Learn by Directing AI
All materials

verification-checklist.md

Verification Checklist -- Branzeria Carpati Profitability

Source row count baselines

Source file Expected rows
production-log.csv 240
sales.csv 380
milk-purchases.csv 195

Staging verification

Each staging model must match its raw source row count exactly:

  • stg_production: 240 rows
  • stg_sales: 380 rows
  • stg_purchases: 195 rows

Column naming must follow snake_case convention consistently across all three models. All columns needed for the profitability mart must be present: variety, kilos_milk_in, kilos_cheese_out, aging_start_date, aging_end_date (production); variety, quantity_sold_kg, price_per_kg (sales); shepherd_name, liters_received, price_per_liter (purchases).

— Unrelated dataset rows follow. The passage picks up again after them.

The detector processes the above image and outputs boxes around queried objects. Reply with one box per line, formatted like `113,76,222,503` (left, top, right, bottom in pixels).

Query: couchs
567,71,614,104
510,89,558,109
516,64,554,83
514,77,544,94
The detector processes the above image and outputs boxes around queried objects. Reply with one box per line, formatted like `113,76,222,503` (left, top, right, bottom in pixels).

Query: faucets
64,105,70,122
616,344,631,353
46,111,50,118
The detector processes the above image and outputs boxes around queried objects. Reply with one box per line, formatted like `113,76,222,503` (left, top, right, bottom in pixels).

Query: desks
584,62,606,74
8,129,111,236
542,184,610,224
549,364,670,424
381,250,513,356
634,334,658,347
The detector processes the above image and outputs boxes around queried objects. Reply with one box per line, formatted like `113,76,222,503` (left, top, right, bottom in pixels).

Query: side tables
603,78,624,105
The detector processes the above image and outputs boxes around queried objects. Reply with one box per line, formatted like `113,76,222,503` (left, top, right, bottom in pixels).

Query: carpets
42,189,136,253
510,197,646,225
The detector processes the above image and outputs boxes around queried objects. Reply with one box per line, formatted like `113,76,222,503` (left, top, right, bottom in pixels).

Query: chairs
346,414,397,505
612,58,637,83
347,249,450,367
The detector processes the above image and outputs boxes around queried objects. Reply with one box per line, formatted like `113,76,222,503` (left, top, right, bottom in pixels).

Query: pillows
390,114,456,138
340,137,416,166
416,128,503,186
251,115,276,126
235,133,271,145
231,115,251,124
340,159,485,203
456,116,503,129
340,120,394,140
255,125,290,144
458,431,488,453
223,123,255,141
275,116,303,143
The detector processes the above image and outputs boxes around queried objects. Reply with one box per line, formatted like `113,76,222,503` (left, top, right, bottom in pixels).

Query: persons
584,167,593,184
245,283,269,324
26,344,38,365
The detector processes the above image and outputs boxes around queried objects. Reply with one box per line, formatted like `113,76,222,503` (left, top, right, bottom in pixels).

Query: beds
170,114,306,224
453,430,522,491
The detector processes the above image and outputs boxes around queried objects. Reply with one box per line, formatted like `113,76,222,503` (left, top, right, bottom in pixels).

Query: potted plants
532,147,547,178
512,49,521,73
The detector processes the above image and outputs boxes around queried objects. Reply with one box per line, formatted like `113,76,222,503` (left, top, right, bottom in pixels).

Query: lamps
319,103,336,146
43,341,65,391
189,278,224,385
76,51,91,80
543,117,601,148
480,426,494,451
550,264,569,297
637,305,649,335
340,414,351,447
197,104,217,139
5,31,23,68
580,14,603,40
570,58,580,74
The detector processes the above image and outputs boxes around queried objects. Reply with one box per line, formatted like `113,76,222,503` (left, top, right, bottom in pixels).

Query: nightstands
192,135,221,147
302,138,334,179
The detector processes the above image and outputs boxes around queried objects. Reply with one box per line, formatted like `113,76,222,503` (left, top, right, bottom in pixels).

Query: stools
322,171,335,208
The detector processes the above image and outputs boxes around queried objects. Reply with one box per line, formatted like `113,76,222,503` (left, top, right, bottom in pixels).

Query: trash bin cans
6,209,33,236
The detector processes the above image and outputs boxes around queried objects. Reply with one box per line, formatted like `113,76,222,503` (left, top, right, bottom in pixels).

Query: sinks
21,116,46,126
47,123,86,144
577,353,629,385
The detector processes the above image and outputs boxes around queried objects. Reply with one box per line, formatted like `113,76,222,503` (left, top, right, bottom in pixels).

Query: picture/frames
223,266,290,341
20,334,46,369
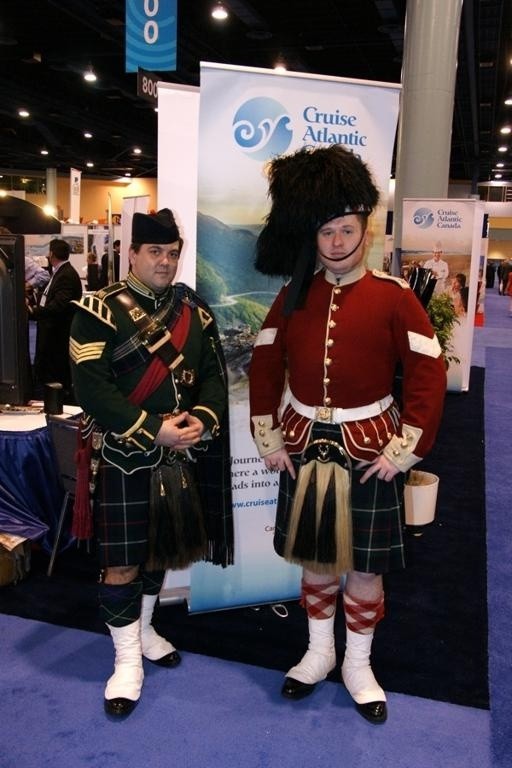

Profitability verification targets

Expected profitability per variety (values assume correct aging duration handling):

Variety Expected margin Notes
Telemea ~18-22% High volume, moderate price, good yield
Cascaval ~10-14% Higher price but longer aging increases cost
Branza de burduf ~15-18% Highest revenue per kg but lowest yield
Urda ~5-8% Lowest revenue but highest yield (whey cheese), slim margin
Cas ~20-25% High yield, moderate price, solid profitability
Nasal ~12-16% Moderate across all dimensions

Critical check: If aging duration is calculated incorrectly for batches with null end dates (~20% of production records), cascaval and branza de burduf profitability will be systematically overstated because aging cost is underestimated. This is the gap between "all tests pass" and "the numbers are right."

dbt test expectations

All built-in tests must pass:

  • unique on batch_number (staging)
  • not_null on key columns across all models
  • accepted_values on variety (six cheese types)
  • relationships between production and purchases on shepherd_name

The test suite verifies structural correctness, not business logic. Profitability values must be checked manually against the margin targets above.

Idempotency check

Run dbt run twice in succession. The second run must produce identical output:

  • Same row counts in all models
  • Same profitability values in the mart
  • No duplicate records

If the second run produces different results or additional rows, the model pattern is not idempotent.